START SUPPLIED DATA

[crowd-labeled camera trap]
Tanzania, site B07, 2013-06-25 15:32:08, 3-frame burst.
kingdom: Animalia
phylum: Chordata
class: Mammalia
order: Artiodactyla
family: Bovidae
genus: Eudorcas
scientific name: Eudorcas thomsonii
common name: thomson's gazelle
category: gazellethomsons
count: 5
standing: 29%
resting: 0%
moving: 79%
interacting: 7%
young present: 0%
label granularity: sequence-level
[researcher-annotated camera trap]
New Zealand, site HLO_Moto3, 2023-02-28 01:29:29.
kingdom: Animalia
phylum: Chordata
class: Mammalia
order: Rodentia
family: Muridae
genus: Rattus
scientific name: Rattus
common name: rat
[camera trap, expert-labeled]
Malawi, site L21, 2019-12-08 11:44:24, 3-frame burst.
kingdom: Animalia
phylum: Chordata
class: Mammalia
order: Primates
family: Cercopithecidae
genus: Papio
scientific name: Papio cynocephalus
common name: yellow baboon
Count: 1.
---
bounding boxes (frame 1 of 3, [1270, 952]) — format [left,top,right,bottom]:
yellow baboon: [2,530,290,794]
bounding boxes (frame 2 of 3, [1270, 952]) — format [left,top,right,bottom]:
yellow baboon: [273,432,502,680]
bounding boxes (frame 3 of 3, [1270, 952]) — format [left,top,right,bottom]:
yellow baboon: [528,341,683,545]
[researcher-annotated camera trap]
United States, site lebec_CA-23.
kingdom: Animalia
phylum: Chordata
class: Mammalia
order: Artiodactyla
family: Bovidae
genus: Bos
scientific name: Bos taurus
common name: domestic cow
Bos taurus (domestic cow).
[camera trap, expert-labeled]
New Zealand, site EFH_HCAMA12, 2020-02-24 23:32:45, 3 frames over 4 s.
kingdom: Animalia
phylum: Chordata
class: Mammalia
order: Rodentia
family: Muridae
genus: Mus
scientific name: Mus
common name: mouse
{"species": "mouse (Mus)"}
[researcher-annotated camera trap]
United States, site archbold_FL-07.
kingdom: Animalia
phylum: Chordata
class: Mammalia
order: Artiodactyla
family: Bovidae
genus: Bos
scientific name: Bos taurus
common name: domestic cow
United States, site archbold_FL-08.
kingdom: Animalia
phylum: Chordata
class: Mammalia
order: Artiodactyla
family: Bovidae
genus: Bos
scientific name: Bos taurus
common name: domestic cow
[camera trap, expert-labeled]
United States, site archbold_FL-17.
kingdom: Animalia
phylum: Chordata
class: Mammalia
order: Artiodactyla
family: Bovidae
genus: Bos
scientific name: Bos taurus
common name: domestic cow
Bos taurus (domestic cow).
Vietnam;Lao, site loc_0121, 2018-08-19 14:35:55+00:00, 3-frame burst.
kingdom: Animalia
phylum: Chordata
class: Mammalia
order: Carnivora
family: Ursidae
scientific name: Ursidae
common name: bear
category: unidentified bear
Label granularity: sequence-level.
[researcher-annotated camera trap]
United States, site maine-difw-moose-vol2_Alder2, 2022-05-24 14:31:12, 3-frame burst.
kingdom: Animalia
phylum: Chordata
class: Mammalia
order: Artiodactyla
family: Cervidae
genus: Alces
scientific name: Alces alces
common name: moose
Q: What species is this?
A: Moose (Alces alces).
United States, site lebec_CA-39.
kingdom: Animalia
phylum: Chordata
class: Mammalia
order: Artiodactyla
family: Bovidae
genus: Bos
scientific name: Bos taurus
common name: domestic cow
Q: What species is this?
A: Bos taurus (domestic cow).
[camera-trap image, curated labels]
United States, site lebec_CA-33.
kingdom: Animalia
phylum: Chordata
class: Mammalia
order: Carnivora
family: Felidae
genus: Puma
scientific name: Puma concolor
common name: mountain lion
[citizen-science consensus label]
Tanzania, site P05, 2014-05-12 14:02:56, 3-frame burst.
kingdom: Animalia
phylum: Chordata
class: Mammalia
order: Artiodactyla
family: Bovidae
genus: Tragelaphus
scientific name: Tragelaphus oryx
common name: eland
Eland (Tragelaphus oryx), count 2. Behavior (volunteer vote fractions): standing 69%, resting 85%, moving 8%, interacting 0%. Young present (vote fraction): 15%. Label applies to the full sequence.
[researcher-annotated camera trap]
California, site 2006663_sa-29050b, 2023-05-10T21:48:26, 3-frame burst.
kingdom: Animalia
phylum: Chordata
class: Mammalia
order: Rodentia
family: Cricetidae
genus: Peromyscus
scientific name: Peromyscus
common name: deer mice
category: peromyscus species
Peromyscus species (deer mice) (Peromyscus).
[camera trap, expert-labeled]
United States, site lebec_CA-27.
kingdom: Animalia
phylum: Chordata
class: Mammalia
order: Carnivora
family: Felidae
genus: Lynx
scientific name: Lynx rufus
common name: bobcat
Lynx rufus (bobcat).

END SUPPLIED DATA

**WHAT TO PRODUCE**
The answer must be the full listing, repeated exactly.

**SOLVED EXERCISE**
[crowd-labeled camera trap]
Tanzania, site B07, 2013-06-25 15:32:08, 3-frame burst.
kingdom: Animalia
phylum: Chordata
class: Mammalia
order: Artiodactyla
family: Bovidae
genus: Eudorcas
scientific name: Eudorcas thomsonii
common name: thomson's gazelle
category: gazellethomsons
count: 5
standing: 29%
resting: 0%
moving: 79%
interacting: 7%
young present: 0%
label granularity: sequence-level
[researcher-annotated camera trap]
New Zealand, site HLO_Moto3, 2023-02-28 01:29:29.
kingdom: Animalia
phylum: Chordata
class: Mammalia
order: Rodentia
family: Muridae
genus: Rattus
scientific name: Rattus
common name: rat
[camera trap, expert-labeled]
Malawi, site L21, 2019-12-08 11:44:24, 3-frame burst.
kingdom: Animalia
phylum: Chordata
class: Mammalia
order: Primates
family: Cercopithecidae
genus: Papio
scientific name: Papio cynocephalus
common name: yellow baboon
Count: 1.
---
bounding boxes (frame 1 of 3, [1270, 952]) — format [left,top,right,bottom]:
yellow baboon: [2,530,290,794]
bounding boxes (frame 2 of 3, [1270, 952]) — format [left,top,right,bottom]:
yellow baboon: [273,432,502,680]
bounding boxes (frame 3 of 3, [1270, 952]) — format [left,top,right,bottom]:
yellow baboon: [528,341,683,545]
[researcher-annotated camera trap]
United States, site lebec_CA-23.
kingdom: Animalia
phylum: Chordata
class: Mammalia
order: Artiodactyla
family: Bovidae
genus: Bos
scientific name: Bos taurus
common name: domestic cow
Bos taurus (domestic cow).
[camera trap, expert-labeled]
New Zealand, site EFH_HCAMA12, 2020-02-24 23:32:45, 3 frames over 4 s.
kingdom: Animalia
phylum: Chordata
class: Mammalia
order: Rodentia
family: Muridae
genus: Mus
scientific name: Mus
common name: mouse
{"species": "mouse (Mus)"}
[researcher-annotated camera trap]
United States, site archbold_FL-07.
kingdom: Animalia
phylum: Chordata
class: Mammalia
order: Artiodactyla
family: Bovidae
genus: Bos
scientific name: Bos taurus
common name: domestic cow
United States, site archbold_FL-08.
kingdom: Animalia
phylum: Chordata
class: Mammalia
order: Artiodactyla
family: Bovidae
genus: Bos
scientific name: Bos taurus
common name: domestic cow
[camera trap, expert-labeled]
United States, site archbold_FL-17.
kingdom: Animalia
phylum: Chordata
class: Mammalia
order: Artiodactyla
family: Bovidae
genus: Bos
scientific name: Bos taurus
common name: domestic cow
Bos taurus (domestic cow).
Vietnam;Lao, site loc_0121, 2018-08-19 14:35:55+00:00, 3-frame burst.
kingdom: Animalia
phylum: Chordata
class: Mammalia
order: Carnivora
family: Ursidae
scientific name: Ursidae
common name: bear
category: unidentified bear
Label granularity: sequence-level.
[researcher-annotated camera trap]
United States, site maine-difw-moose-vol2_Alder2, 2022-05-24 14:31:12, 3-frame burst.
kingdom: Animalia
phylum: Chordata
class: Mammalia
order: Artiodactyla
family: Cervidae
genus: Alces
scientific name: Alces alces
common name: moose
Q: What species is this?
A: Moose (Alces alces).
United States, site lebec_CA-39.
kingdom: Animalia
phylum: Chordata
class: Mammalia
order: Artiodactyla
family: Bovidae
genus: Bos
scientific name: Bos taurus
common name: domestic cow
Q: What species is this?
A: Bos taurus (domestic cow).
[camera-trap image, curated labels]
United States, site lebec_CA-33.
kingdom: Animalia
phylum: Chordata
class: Mammalia
order: Carnivora
family: Felidae
genus: Puma
scientific name: Puma concolor
common name: mountain lion
[citizen-science consensus label]
Tanzania, site P05, 2014-05-12 14:02:56, 3-frame burst.
kingdom: Animalia
phylum: Chordata
class: Mammalia
order: Artiodactyla
family: Bovidae
genus: Tragelaphus
scientific name: Tragelaphus oryx
common name: eland
Eland (Tragelaphus oryx), count 2. Behavior (volunteer vote fractions): standing 69%, resting 85%, moving 8%, interacting 0%. Young present (vote fraction): 15%. Label applies to the full sequence.
[researcher-annotated camera trap]
California, site 2006663_sa-29050b, 2023-05-10T21:48:26, 3-frame burst.
kingdom: Animalia
phylum: Chordata
class: Mammalia
order: Rodentia
family: Cricetidae
genus: Peromyscus
scientific name: Peromyscus
common name: deer mice
category: peromyscus species
Peromyscus species (deer mice) (Peromyscus).
[camera trap, expert-labeled]
United States, site lebec_CA-27.
kingdom: Animalia
phylum: Chordata
class: Mammalia
order: Carnivora
family: Felidae
genus: Lynx
scientific name: Lynx rufus
common name: bobcat
Lynx rufus (bobcat).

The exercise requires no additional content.